Certain sites (eg. blogs, product support sites, tv guides) are more likely to have a high bounce rate because people may want to only get one piece of information at a time. A high bounce rate isn’t always a bad thing. A site may be aimed at on-going engagement so a higher priority may be the number of times a person re-visits (“Visitors > Visitor Loyalty > Loyalty”), or how frequently they come back (“Visitors > Visitor Loyalty > Recency”).
However using “Advanced Segments” you can change the “Length of Visit” report to only show “Non-bounce Visits” (make sure you un-tick the “All Visits” segment before clicking “Apply”) to get a less skewed view of whether people are engaging with your site for a reasonable amount of time.
Google’s in-page help mentions that the “Length of Visit” report can be skewed if people leave their browser windows open, but why doesn’t it mention the 0-10 seconds lumping for bounce visits? Considering how vastly it can skew the perception of activity on your site, I’m surprised that Google doesn’t provide a note about it on the report, or at least on the “About this Report” help section.

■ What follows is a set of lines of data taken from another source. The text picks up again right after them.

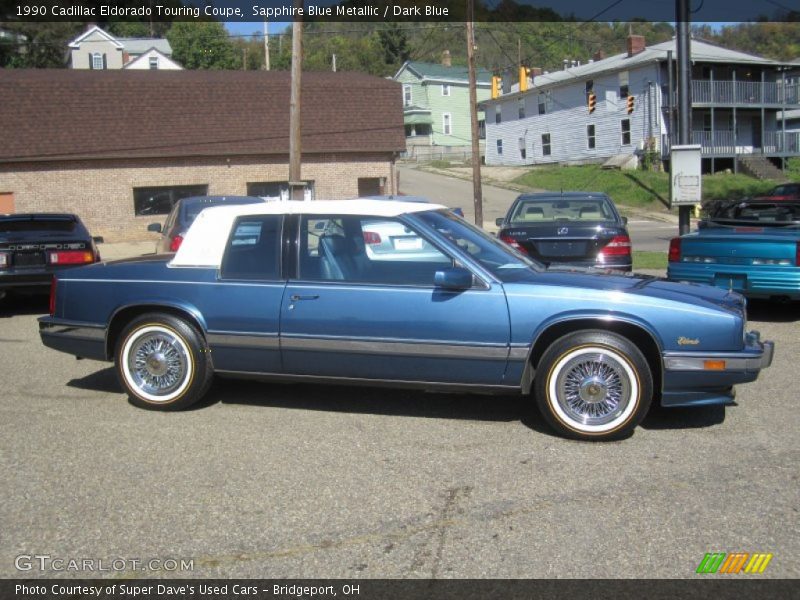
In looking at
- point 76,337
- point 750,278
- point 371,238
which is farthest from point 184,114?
point 371,238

To get a clearer picture on whether people are landing on your site and leaving quicker than you’d like them to, gaAddons is a useful enhancement to the standard Google Analytics code. It’s a code snippet (free for personal or non-commerical use, or a fee for commercial use) that can be added in the same way as your Google Analytics tracking code. You can set a suitable length of time to not consider a visit to be a real bounce. The default is 30 seconds and you can change how it’s reported but if you use the Event Tracking method (“Content > Event Tracking”) you will see something like this:
If you want to take it further, there are calculations that can be done to determine a “real” bounce, or lack of engagement, rate.